Asia slips as Wall Street cheer fizzles, kiwi slides

finance.yahoo.com

By Shinichi Saoshiro

TOKYO (Reuters) - Asian stocks slipped on Thursday, giving back earlier gains as initial cheer from a rebound on Wall Street fizzled out, while the New Zealand dollar hit a one-year low after the central bank governor decried the currency's recent strength.
Spreadbetters expected a steady start for Europe, forecasting Britain's FTSE (.FTSE) to open virtually flat, and Germany's DAX (.GDAXI) and France's CAX (.FCHI) to both edge up 0.1 percent.
MSCI's broadest index of Asia-Pacific shares outside Japan fell 0.4 percent after touching a four-month low.
Tokyo's Nikkei (.N225) retained earlier momentum and rose 1.1 percent, with investors encouraged bt=y the yen resuming its slide against the dollar.
Wall Street rebounded broadly overnight, buoyed by strong U.S. housing data and dovish statements from a top Federal Reserve official.
The New Zealand dollar hit a one-year low of $0.7986 (NZD=D4) after Reserve Bank of New Zealand Governor Graeme Wheeler repeated his warning that the exchange rate is unsustainable and at unjustified levels.
"The statement itself was another intervention threat.
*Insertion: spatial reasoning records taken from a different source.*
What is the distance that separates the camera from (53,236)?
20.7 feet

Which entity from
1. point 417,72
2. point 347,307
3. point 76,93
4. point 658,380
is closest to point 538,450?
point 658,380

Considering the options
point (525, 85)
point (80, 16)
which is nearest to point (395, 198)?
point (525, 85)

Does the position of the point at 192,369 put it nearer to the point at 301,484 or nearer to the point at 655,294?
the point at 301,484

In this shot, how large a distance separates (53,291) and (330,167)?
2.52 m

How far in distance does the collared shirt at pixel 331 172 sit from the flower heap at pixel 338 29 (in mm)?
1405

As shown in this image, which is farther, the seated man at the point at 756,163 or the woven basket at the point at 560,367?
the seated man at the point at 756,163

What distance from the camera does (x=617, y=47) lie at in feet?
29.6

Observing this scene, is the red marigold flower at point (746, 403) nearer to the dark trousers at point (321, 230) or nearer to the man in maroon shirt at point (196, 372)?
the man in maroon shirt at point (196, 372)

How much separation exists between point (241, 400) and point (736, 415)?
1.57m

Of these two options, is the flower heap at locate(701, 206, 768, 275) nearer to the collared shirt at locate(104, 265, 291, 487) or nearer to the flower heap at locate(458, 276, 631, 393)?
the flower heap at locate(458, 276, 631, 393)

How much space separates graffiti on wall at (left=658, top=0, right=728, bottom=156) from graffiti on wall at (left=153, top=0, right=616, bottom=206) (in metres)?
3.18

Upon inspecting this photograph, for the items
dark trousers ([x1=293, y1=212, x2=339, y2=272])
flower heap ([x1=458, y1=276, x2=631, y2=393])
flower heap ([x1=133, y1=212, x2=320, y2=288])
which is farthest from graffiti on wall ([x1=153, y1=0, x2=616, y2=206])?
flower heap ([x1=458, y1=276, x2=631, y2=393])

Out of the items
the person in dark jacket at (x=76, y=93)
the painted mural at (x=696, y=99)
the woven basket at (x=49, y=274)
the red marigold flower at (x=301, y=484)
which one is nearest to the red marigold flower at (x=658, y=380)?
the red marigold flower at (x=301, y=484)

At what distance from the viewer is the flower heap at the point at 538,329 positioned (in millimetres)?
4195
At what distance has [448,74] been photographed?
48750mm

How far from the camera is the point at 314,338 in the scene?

The Reserve Bank is saying that even down at these levels the kiwi is too high," said Imre Speizer, currency strategist at Westpac.
The kiwi had climbed to a three-year peak of $0.8839 in July, boosted by prospects of further rate hikes by the RBNZ.

The U.S. dollar, rejuvenated after benchmark U.S. Treasury yields rose for the first time in four days and as the euro slumped to fresh lows, edged closer to a six-year high versus the yen.
The dollar traded as high as 109.34 yen (JPY=), and a break above 109.46 would take the greenback to levels unseen since 2008.
The dollar index, a gauge of the greenback's strength against a basket of major currencies, hit a four-year high of 85.169 (.DXY).
The euro slumped to a fresh 14-month trough of 1.2762 (EUR=), retaining downward momentum after dropping overnight on poor German data and statements by European Central Bank President Mario Draghi indicating monetary policy would be kept loose for an extended period.
The Australian dollar fell to $0.8813 (AUD=D4), its lowest since early February, suffering collateral damage from the kiwi's sharp fall.
For immediate cues the financial markets are eyeing U.S. jobless claims and durable goods numbers due later in the day for potential impact on yields and currencies.
In a week filled with appearances by U.S. central bank officials, investors await Atlanta Fed president Dennis Lochart's speech due at 1730 GMT.
In commodities, Brent crude steadied near $97 a barrel after bouncing from its lowest in 26 months, but abundant supply continued to drag on prices. [O/R]
Brent (LCOc1) was down 21 cents at 96.74 a barrel.
Gold extended losses, reacting to stronger equities and robust U.S. economic data that curbed its safe-haven appeal, and the metal looked likely to fall back towards January's lows as the dollar index rallied to four-year highs.
Spot gold (XAU=) dipped 0.2 percent to $1,214.27 an ounce.